# Event-Based Trading: Data Preparation

This notebook focuses on loading and preprocessing the Squid_Ink data for event-based trading analysis. We'll use only the first 20,000 timestamps (in-sample data) for our analysis.

In [None]:
import sys
import os

# Import our backtester package
sys.path.append(os.path.abspath('../../'))
from backtester import get_price_data, get_vwap, relative_entropy_binned
print("Using backtester package")

import numpy as np
import pandas as pd
import matplotlib.pyplot as plt
from scipy.stats import norm

## 1. Load Data

First, let's load the Squid_Ink price data and limit it to the first 20,000 timestamps (in-sample data).

In [None]:
# Load data directly using backtester package
print("Loading price data...")
prices = get_price_data('SQUID_INK', 1)
print(f"Loaded {len(prices)} price data points")
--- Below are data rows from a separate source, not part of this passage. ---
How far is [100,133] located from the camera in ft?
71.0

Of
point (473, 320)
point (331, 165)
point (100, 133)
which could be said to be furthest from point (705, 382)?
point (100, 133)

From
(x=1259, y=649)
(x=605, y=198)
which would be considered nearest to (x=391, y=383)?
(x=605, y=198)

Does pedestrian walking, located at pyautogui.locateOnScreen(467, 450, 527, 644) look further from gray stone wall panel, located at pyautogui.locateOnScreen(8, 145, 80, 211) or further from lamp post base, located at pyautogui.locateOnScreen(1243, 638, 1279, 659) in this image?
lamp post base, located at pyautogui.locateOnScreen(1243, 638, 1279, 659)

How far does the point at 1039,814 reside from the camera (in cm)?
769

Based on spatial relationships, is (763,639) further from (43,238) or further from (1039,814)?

# Limit to first 20,000 timestamps (in-sample data)
in_sample_prices = prices.iloc[:20000]
print(f"Limited to {len(in_sample_prices)} in-sample data points")

# Get VWAP
print("Getting VWAP for SQUID_INK...")
squid_vwap = in_sample_prices['vwap']
print(f"Got VWAP with {len(squid_vwap)} data points")
print(f"VWAP range: {squid_vwap.min()} to {squid_vwap.max()}")

# Calculate log returns
log_ret = np.log(squid_vwap).diff().dropna()
print(f"Calculated log returns with {len(log_ret)} data points")

# Plot VWAP
plt.figure(figsize=(15, 5))
plt.plot(squid_vwap)
plt.title('Squid_Ink VWAP (In-Sample Data)')
plt.grid(True)
plt.show()

## 2. Calculate Basic Statistics

Let's calculate some basic statistics for the in-sample data.

In [None]:
# Calculate basic statistics for VWAP
vwap_stats = {
    'Mean': squid_vwap.mean(),
    'Median': squid_vwap.median(),
    'Std Dev': squid_vwap.std(),
    'Min': squid_vwap.min(),
    'Max': squid_vwap.max(),
    'Range': squid_vwap.max() - squid_vwap.min(),
    'IQR': squid_vwap.quantile(0.75) - squid_vwap.quantile(0.25)
}

# Calculate basic statistics for log returns
ret_stats = {
    'Mean': log_ret.mean(),
    'Median': log_ret.median(),
    'Std Dev': log_ret.std(),
    'Min': log_ret.min(),
    'Max': log_ret.max(),
    'Range': log_ret.max() - log_ret.min(),
    'IQR': log_ret.quantile(0.75) - log_ret.quantile(0.25)
}

# Display statistics
print("VWAP Statistics:")
pd.Series(vwap_stats)


In [None]:
print("Log Returns Statistics:")
pd.Series(ret_stats)

## 3. Visualize Distributions

Let's visualize the distributions of VWAP and log returns.

In [None]:
# Plot VWAP distribution
plt.figure(figsize=(15, 5))

plt.subplot(1, 2, 1)
plt.hist(squid_vwap, bins=50, alpha=0.7)
plt.title('VWAP Distribution')
plt.grid(True)

plt.subplot(1, 2, 2)
plt.hist(log_ret, bins=50, alpha=0.7)
plt.title('Log Returns Distribution')
plt.grid(True)

plt.tight_layout()
plt.show()

## 4. Calculate Order Book Features

Let's calculate some order book features that might be useful for event-based trading.

In [None]:
# Calculate bid-ask spread
in_sample_prices['spread'] = in_sample_prices['ask_price_1'] - in_sample_prices['bid_price_1']

# Calculate mid price
in_sample_prices['mid_price_calc'] = (in_sample_prices['ask_price_1'] + in_sample_prices['bid_price_1']) / 2

# Calculate order book imbalance
in_sample_prices['bid_volume_total'] = in_sample_prices['bid_volume_1'] + in_sample_prices['bid_volume_2'].fillna(0) + in_sample_prices['bid_volume_3'].fillna(0)
in_sample_prices['ask_volume_total'] = in_sample_prices['ask_volume_1'] + in_sample_prices['ask_volume_2'].fillna(0) + in_sample_prices['ask_volume_3'].fillna(0)
in_sample_prices['volume_imbalance'] = (in_sample_prices['bid_volume_total'] - in_sample_prices['ask_volume_total']) / (in_sample_prices['bid_volume_total'] + in_sample_prices['ask_volume_total'])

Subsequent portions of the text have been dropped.